● WHAT YOU ARE ASKED TO DO
Return only the lines of the data below from the line with "Discharge Day" up to and including the line with "extensively before judgment", exactly as written, with the pictures omitted.

● SUPPLIED DATA
━━━━━━━━━━━━━━━━━━━━
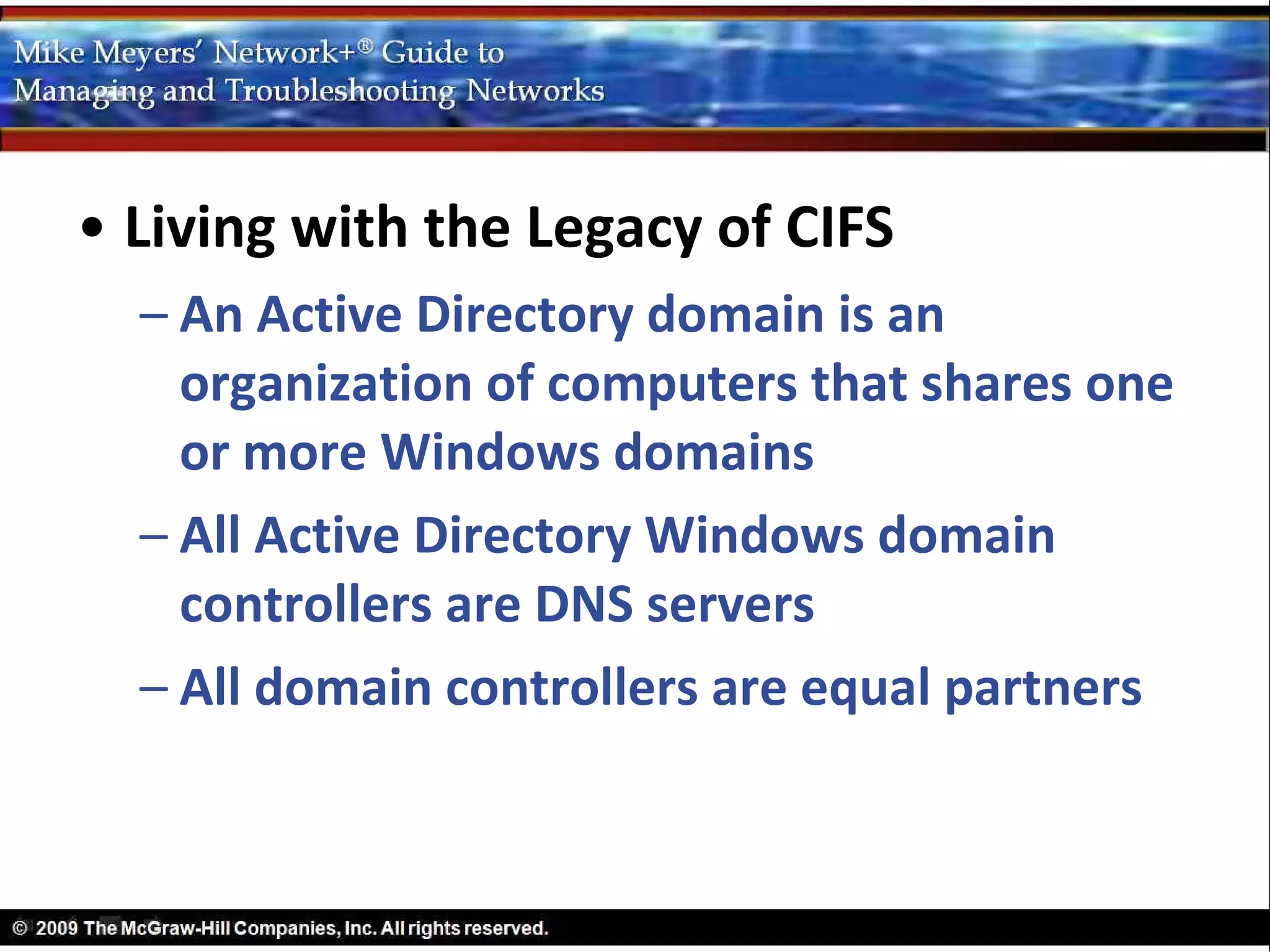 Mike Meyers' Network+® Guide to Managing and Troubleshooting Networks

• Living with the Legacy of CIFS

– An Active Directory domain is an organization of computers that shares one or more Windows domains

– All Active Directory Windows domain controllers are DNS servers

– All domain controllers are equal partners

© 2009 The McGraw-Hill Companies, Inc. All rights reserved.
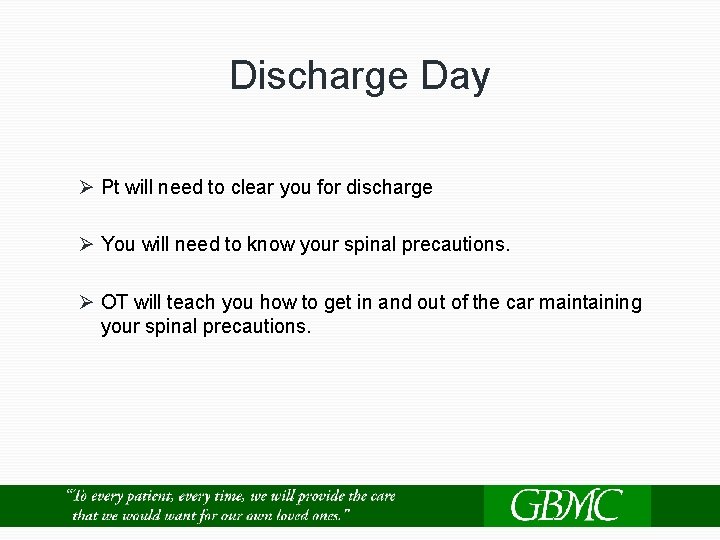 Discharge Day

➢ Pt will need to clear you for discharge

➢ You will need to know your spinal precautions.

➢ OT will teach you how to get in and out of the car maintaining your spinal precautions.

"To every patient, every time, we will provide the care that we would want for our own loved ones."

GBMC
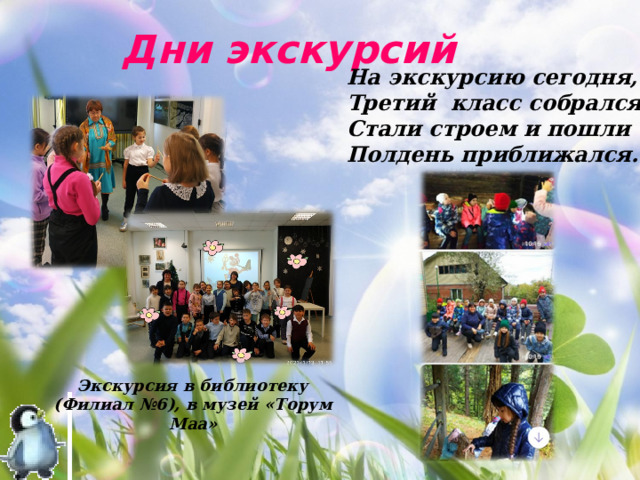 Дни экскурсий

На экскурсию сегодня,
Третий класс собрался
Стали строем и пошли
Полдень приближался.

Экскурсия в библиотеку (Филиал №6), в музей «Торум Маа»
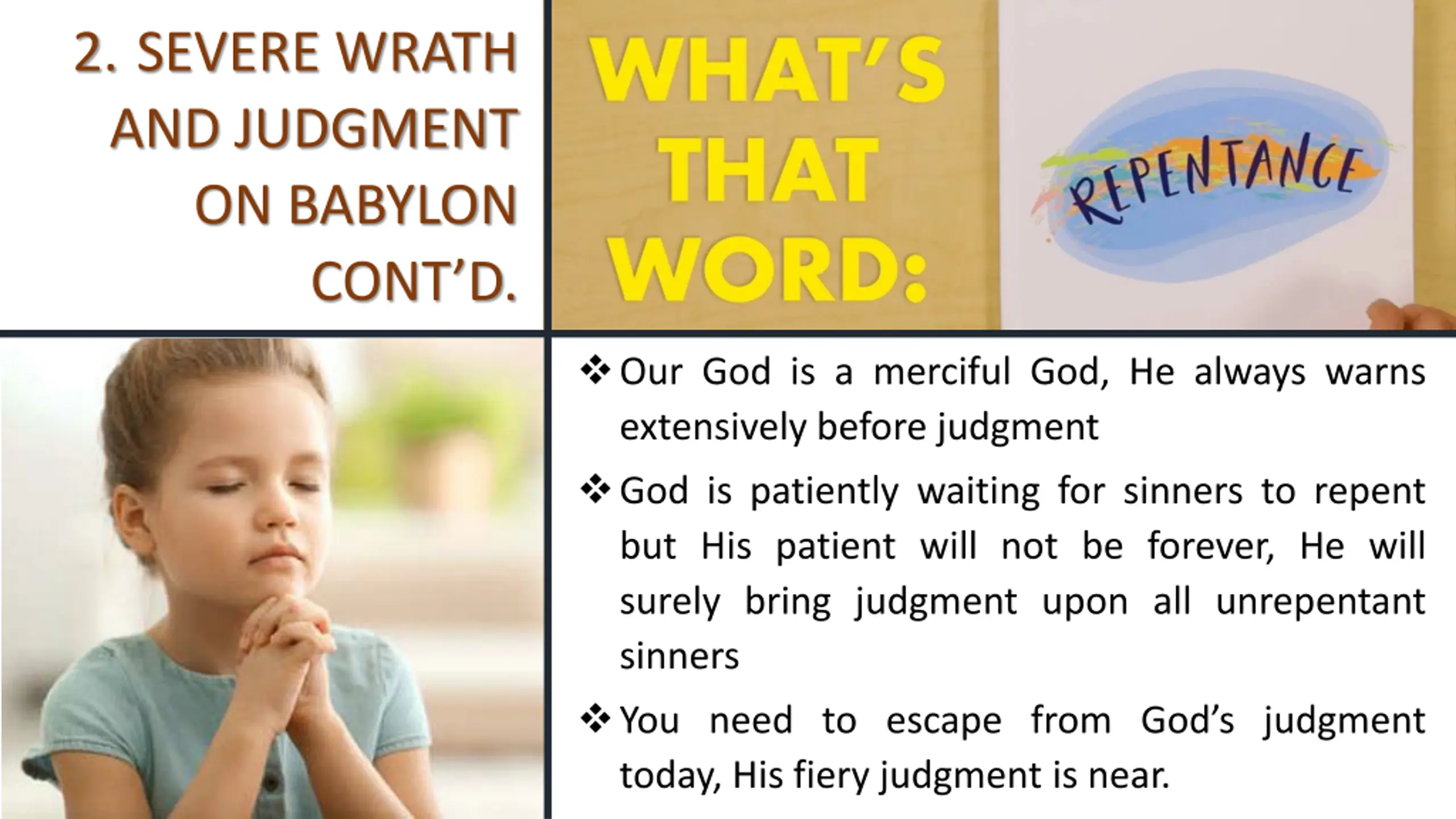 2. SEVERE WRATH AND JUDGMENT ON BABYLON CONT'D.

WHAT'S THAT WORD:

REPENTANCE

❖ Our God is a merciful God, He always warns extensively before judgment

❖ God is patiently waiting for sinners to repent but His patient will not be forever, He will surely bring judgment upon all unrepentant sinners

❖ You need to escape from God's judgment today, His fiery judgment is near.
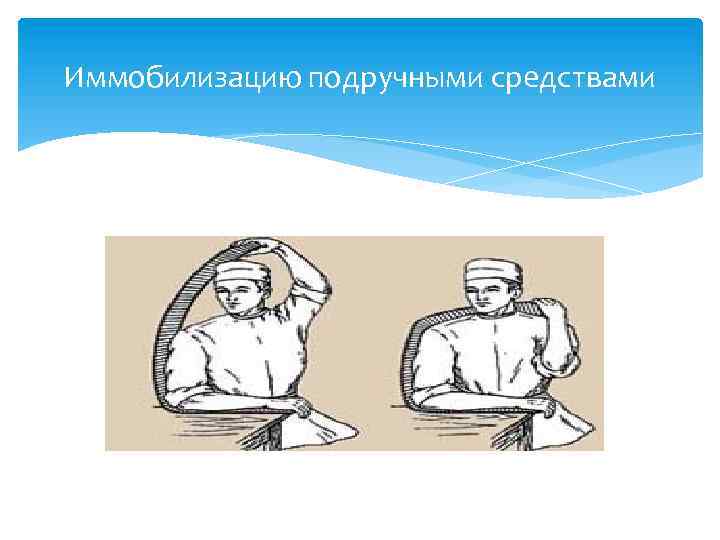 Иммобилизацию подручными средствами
━━━━━━━━━━━━━━━━━━━━
● REPLY
 Discharge Day

➢ Pt will need to clear you for discharge

➢ You will need to know your spinal precautions.

➢ OT will teach you how to get in and out of the car maintaining your spinal precautions.

"To every patient, every time, we will provide the care that we would want for our own loved ones."

GBMC
 Дни экскурсий

На экскурсию сегодня,
Третий класс собрался
Стали строем и пошли
Полдень приближался.

Экскурсия в библиотеку (Филиал №6), в музей «Торум Маа»
 2. SEVERE WRATH AND JUDGMENT ON BABYLON CONT'D.

WHAT'S THAT WORD:

REPENTANCE

❖ Our God is a merciful God, He always warns extensively before judgment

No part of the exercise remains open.